Note that you don't need the injection framework (Hamilton) to benefit from using dependency inversion. This is often what people mean when they say using dependency inversion makes your code more testable: you can test it in isolation by just calling the function directly, instead of depending on the injection framework to stitch things together for you. That's well and good, but testability is just a side benefit of the real win of cleaner and better organized code.

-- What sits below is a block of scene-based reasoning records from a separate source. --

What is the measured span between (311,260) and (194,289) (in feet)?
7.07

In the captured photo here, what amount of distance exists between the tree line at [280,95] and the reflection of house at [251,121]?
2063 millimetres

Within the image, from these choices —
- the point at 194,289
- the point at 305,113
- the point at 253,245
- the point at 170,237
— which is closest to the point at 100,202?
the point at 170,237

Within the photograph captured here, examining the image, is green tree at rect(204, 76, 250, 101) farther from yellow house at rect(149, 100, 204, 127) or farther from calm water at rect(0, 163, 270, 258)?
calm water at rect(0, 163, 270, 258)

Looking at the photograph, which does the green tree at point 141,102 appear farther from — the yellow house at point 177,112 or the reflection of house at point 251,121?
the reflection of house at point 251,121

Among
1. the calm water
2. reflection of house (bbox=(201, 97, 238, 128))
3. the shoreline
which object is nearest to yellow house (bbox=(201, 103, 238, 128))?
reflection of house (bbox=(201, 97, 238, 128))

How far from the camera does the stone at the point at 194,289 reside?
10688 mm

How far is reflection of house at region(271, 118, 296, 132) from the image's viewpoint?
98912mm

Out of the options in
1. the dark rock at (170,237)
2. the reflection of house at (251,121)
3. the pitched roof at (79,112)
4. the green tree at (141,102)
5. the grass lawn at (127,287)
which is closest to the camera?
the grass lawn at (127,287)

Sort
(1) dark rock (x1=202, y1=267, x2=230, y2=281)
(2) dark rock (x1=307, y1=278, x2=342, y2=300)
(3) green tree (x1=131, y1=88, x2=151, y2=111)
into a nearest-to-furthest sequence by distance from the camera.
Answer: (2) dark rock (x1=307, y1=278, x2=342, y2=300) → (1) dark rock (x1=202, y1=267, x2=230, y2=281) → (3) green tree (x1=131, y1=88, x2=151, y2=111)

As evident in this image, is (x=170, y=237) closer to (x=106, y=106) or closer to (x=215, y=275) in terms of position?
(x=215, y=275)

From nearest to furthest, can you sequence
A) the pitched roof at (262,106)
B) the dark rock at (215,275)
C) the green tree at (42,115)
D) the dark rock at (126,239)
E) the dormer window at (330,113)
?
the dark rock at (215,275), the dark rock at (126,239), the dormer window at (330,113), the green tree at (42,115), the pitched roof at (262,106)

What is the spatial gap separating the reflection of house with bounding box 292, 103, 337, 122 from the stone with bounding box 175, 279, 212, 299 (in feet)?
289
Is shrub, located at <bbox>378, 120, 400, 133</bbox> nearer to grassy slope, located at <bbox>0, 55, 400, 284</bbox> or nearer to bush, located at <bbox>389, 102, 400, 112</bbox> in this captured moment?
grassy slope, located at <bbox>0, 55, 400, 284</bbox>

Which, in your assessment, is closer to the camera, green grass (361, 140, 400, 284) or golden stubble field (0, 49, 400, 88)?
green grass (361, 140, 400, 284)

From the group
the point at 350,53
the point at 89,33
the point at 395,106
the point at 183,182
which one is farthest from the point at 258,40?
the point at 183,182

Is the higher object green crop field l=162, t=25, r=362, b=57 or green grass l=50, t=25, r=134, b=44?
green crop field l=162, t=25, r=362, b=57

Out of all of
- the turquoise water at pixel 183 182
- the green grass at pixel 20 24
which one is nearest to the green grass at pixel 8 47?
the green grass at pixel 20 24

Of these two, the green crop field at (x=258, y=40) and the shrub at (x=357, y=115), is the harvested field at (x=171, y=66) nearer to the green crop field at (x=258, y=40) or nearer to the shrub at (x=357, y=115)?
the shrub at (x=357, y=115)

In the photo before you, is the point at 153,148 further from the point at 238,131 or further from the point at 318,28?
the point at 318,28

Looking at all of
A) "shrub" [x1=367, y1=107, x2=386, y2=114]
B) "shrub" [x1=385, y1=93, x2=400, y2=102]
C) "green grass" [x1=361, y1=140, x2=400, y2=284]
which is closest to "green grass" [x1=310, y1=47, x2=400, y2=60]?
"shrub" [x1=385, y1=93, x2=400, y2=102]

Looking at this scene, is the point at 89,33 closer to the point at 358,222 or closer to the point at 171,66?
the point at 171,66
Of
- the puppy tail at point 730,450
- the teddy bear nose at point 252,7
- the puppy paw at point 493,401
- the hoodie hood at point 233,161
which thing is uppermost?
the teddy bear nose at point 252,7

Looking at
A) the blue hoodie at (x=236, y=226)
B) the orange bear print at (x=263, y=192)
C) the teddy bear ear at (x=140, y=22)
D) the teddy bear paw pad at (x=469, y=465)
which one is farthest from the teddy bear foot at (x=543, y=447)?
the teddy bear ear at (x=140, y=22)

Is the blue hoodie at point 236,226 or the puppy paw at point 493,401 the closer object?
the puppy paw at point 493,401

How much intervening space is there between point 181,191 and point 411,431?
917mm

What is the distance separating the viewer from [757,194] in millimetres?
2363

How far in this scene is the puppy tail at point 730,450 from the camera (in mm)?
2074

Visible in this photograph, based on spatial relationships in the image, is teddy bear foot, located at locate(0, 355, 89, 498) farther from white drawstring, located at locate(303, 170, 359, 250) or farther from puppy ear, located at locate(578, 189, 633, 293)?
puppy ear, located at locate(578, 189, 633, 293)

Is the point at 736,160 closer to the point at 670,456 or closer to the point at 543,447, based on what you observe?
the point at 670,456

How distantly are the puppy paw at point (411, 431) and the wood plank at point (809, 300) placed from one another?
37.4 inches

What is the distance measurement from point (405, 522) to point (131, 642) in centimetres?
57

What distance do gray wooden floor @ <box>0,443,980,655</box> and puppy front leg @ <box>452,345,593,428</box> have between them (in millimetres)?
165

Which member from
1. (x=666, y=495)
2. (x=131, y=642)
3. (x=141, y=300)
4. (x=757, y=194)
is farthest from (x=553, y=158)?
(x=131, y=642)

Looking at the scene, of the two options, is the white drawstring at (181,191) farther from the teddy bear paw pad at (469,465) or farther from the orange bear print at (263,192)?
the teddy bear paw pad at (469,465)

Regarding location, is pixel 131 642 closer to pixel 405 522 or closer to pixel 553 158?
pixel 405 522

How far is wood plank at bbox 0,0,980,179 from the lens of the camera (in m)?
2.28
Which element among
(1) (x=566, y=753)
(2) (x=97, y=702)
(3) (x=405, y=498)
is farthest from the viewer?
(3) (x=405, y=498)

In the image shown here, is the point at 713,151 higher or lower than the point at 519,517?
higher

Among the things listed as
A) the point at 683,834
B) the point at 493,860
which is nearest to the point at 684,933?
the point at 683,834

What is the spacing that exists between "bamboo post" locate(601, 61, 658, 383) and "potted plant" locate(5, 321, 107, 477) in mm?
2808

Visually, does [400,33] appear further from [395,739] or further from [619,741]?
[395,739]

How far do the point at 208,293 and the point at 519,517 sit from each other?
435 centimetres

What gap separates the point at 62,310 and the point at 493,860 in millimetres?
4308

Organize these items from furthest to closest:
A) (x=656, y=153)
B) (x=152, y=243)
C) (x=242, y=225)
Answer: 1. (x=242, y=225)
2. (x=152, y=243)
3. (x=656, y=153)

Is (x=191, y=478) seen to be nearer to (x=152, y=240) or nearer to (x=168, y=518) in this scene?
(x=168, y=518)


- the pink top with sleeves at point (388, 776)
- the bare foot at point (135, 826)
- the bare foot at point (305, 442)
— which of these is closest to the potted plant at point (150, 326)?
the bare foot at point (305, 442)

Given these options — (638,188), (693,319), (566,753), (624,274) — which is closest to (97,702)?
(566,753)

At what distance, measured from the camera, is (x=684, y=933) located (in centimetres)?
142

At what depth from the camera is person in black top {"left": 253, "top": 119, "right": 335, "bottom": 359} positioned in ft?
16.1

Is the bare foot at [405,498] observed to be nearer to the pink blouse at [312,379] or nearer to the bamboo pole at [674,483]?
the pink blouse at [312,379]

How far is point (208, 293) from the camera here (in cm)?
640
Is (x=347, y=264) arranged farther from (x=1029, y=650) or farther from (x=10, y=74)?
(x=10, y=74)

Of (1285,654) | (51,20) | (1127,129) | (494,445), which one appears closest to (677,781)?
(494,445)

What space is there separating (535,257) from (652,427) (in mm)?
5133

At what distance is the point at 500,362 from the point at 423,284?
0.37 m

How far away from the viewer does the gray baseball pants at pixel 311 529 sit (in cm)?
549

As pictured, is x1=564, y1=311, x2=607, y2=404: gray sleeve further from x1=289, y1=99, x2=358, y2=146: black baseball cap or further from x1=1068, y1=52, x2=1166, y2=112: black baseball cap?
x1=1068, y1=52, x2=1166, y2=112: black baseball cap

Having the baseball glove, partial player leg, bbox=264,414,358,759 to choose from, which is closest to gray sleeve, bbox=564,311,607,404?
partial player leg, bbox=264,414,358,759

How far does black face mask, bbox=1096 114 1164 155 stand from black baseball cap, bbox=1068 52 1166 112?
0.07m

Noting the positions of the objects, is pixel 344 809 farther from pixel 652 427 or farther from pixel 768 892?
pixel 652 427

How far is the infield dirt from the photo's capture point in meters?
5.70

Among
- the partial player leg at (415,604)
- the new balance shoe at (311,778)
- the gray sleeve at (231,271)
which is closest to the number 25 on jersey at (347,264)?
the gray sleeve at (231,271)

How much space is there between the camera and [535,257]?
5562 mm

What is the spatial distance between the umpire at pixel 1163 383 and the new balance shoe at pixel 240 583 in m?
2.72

If you want an even more general pattern, it's a common and effective strategy to look at the structure of the code you're sick of writing, and seek to encode that structure explicitly into a data structure that you can programmatically manipulate. Less code-as-code and more code-as-data. That used to be called "metaprogramming", but it lost its name because it's so general and ubiquitous now. This huge category of refactors covers things like iterables instead of loops, reactive streams instead of callbacks, dependency injection frameworks, expression trees, various forms of reflection, and more.

[asdfgeoff]

Awesome explanation. When writing pandas code, I tend to make heavy use of method-chaining and lambda functions to achieve something along these lines. But I have never been able to articulate why.

  df.assign(COLUMN_C=lambda x: x['COLUMN_A'] + x['COLUMN_B'])

But looking solely at the wikipedia page for dependency inversion principle… I'm not sure I would have connected the dots here myself.

Can you recommend any noteworthy resources for a data scientist who is interested in learning more about software engineering patterns like this?